[Start of section]

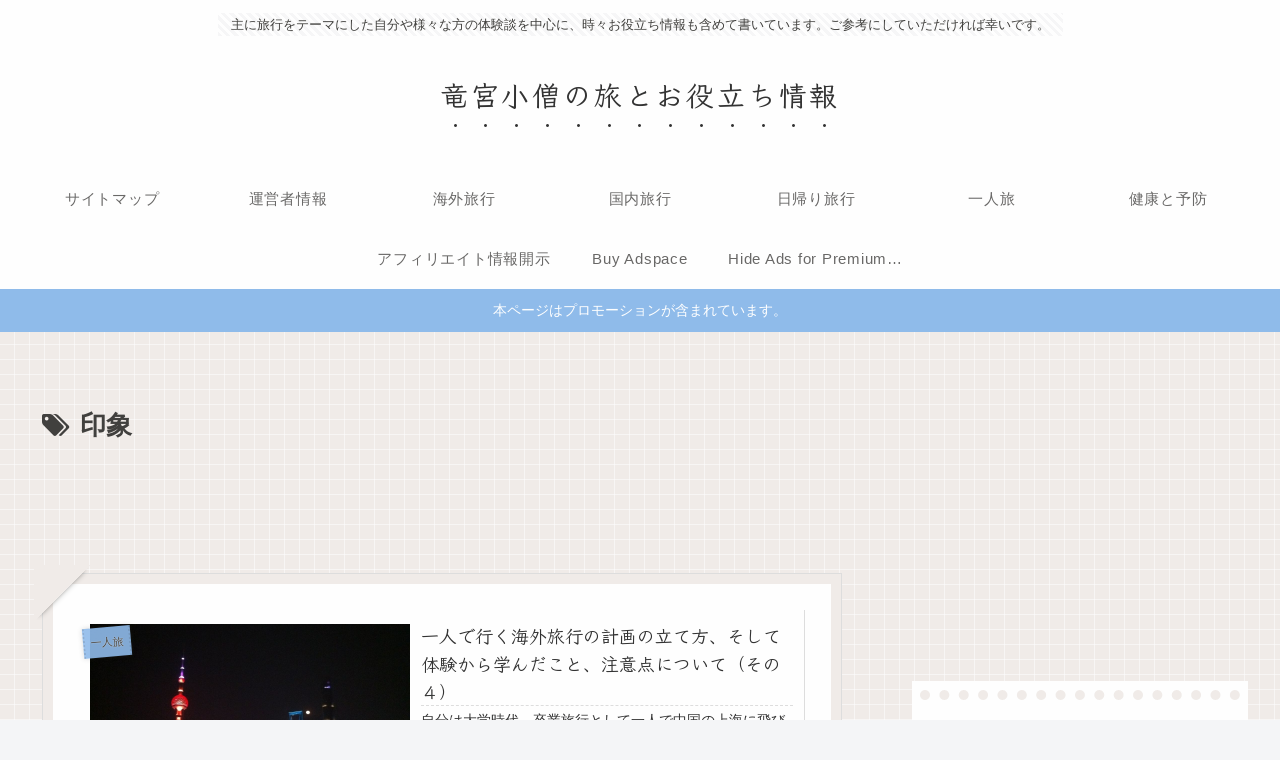

--- FILE ---
content_type: text/html; charset=utf-8
request_url: https://www.google.com/recaptcha/api2/aframe
body_size: 266
content:
<!DOCTYPE HTML><html><head><meta http-equiv="content-type" content="text/html; charset=UTF-8"></head><body><script nonce="UPWB-f2IRVYTnvsXum2SHg">/** Anti-fraud and anti-abuse applications only. See google.com/recaptcha */ try{var clients={'sodar':'https://pagead2.googlesyndication.com/pagead/sodar?'};window.addEventListener("message",function(a){try{if(a.source===window.parent){var b=JSON.parse(a.data);var c=clients[b['id']];if(c){var d=document.createElement('img');d.src=c+b['params']+'&rc='+(localStorage.getItem("rc::a")?sessionStorage.getItem("rc::b"):"");window.document.body.appendChild(d);sessionStorage.setItem("rc::e",parseInt(sessionStorage.getItem("rc::e")||0)+1);localStorage.setItem("rc::h",'1768866881745');}}}catch(b){}});window.parent.postMessage("_grecaptcha_ready", "*");}catch(b){}</script></body></html>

[End of section]

Directions -
Write out each entry exactly as given, but skip the pictures.

Expected output -
--- FILE ---
content_type: text/html; charset=utf-8
request_url: https://www.google.com/recaptcha/api2/aframe
body_size: 266
content:
<!DOCTYPE HTML><html><head><meta http-equiv="content-type" content="text/html; charset=UTF-8"></head><body><script nonce="UPWB-f2IRVYTnvsXum2SHg">/** Anti-fraud and anti-abuse applications only. See google.com/recaptcha */ try{var clients={'sodar':'https://pagead2.googlesyndication.com/pagead/sodar?'};window.addEventListener("message",function(a){try{if(a.source===window.parent){var b=JSON.parse(a.data);var c=clients[b['id']];if(c){var d=document.createElement('img');d.src=c+b['params']+'&rc='+(localStorage.getItem("rc::a")?sessionStorage.getItem("rc::b"):"");window.document.body.appendChild(d);sessionStorage.setItem("rc::e",parseInt(sessionStorage.getItem("rc::e")||0)+1);localStorage.setItem("rc::h",'1768866881745');}}}catch(b){}});window.parent.postMessage("_grecaptcha_ready", "*");}catch(b){}</script></body></html>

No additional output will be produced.